▶ [WHAT THIS TASK INVOLVES]: From the records below, extract only the lines running from the line with "Boyfriend Tag ♡" to the line with "Уличный светильник Arte", both lines included, reproducing them exactly.

▶ [RECORDS FOR THIS TASK]:
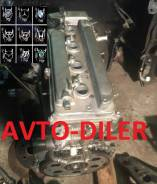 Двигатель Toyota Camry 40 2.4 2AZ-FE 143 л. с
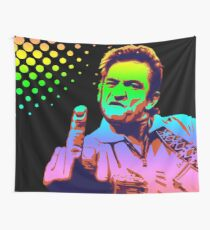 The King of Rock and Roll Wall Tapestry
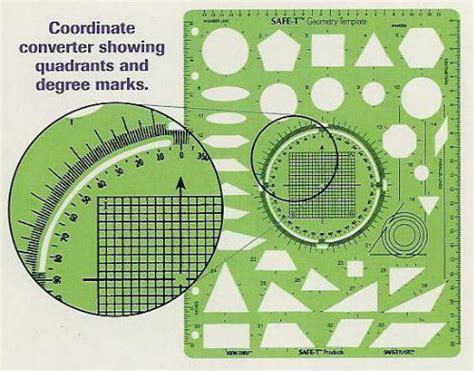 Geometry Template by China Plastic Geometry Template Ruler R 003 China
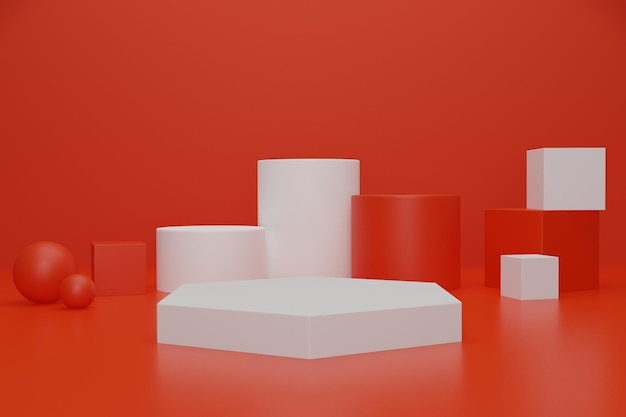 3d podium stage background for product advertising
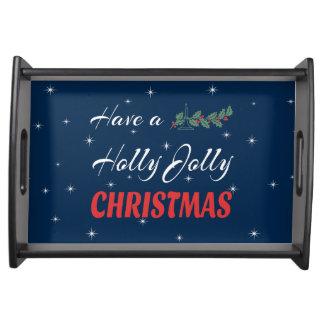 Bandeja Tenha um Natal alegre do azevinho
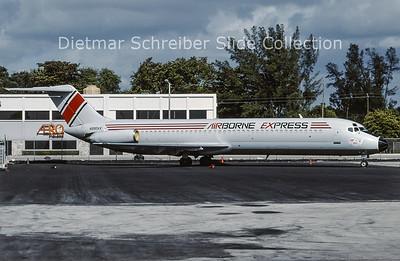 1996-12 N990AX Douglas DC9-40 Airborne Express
==
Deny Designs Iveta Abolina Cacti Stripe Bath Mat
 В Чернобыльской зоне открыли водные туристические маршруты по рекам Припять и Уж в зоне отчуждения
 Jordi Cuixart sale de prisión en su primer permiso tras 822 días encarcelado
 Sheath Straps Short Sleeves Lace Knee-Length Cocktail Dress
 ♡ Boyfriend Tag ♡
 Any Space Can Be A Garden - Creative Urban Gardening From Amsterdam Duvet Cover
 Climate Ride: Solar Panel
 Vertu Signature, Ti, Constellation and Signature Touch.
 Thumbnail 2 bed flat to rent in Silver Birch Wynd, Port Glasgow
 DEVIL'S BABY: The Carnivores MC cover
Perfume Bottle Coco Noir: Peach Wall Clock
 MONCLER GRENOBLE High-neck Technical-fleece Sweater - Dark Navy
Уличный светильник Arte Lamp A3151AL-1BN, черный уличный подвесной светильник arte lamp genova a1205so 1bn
* * *
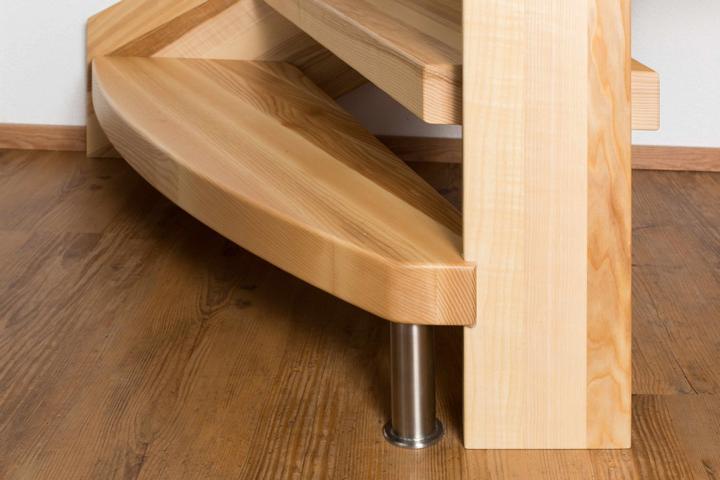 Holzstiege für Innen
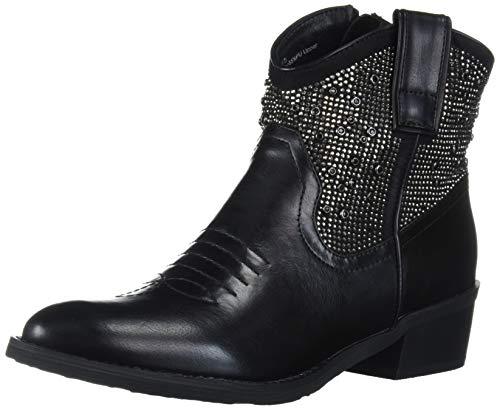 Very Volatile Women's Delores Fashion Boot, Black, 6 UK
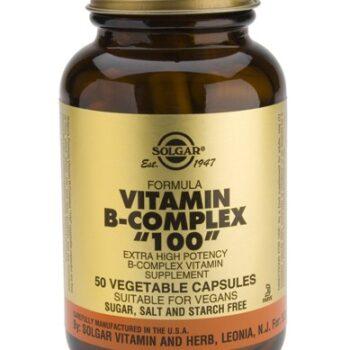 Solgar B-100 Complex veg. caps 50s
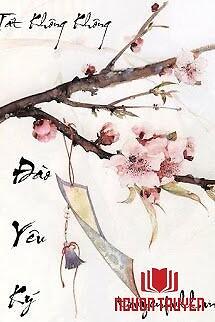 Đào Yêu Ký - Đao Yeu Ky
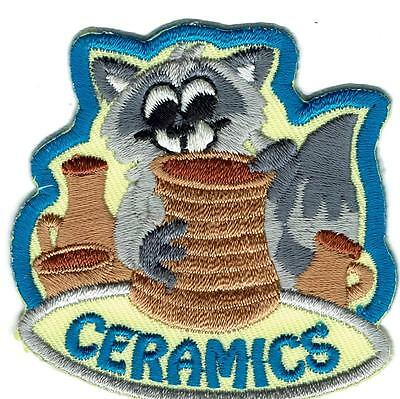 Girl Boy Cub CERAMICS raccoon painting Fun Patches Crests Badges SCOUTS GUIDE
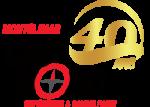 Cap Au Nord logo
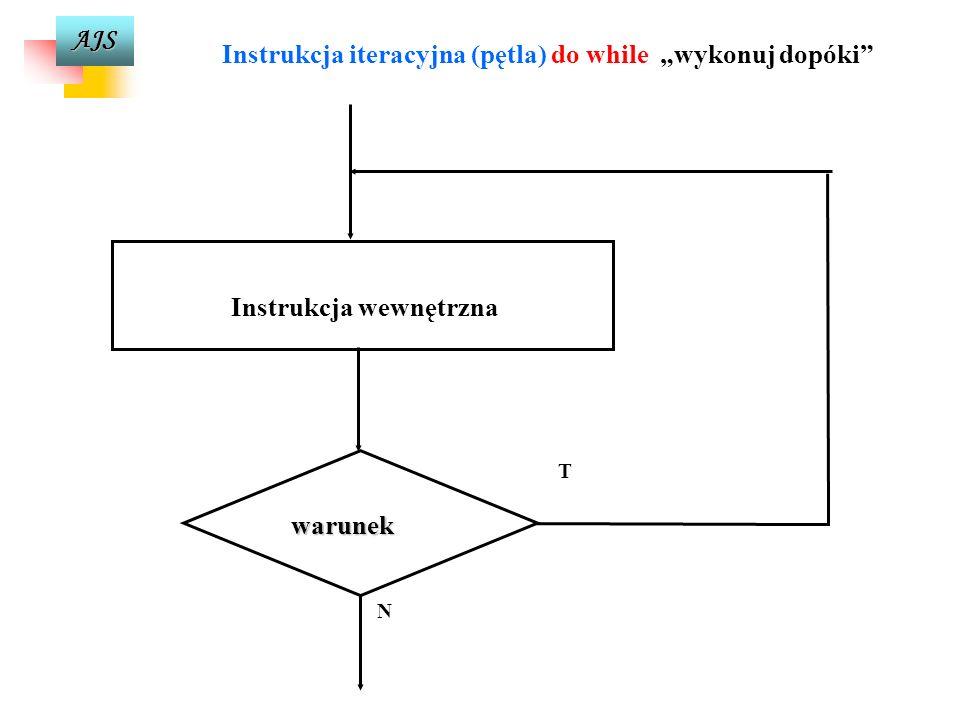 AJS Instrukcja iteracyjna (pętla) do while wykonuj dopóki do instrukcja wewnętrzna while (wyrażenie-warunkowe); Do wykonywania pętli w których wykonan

▶ [COMPLETED TASK]:
 ♡ Boyfriend Tag ♡
 Any Space Can Be A Garden - Creative Urban Gardening From Amsterdam Duvet Cover
 Climate Ride: Solar Panel
 Vertu Signature, Ti, Constellation and Signature Touch.
 Thumbnail 2 bed flat to rent in Silver Birch Wynd, Port Glasgow
 DEVIL'S BABY: The Carnivores MC cover
Perfume Bottle Coco Noir: Peach Wall Clock
 MONCLER GRENOBLE High-neck Technical-fleece Sweater - Dark Navy
Уличный светильник Arte Lamp A3151AL-1BN, черный уличный подвесной светильник arte lamp genova a1205so 1bn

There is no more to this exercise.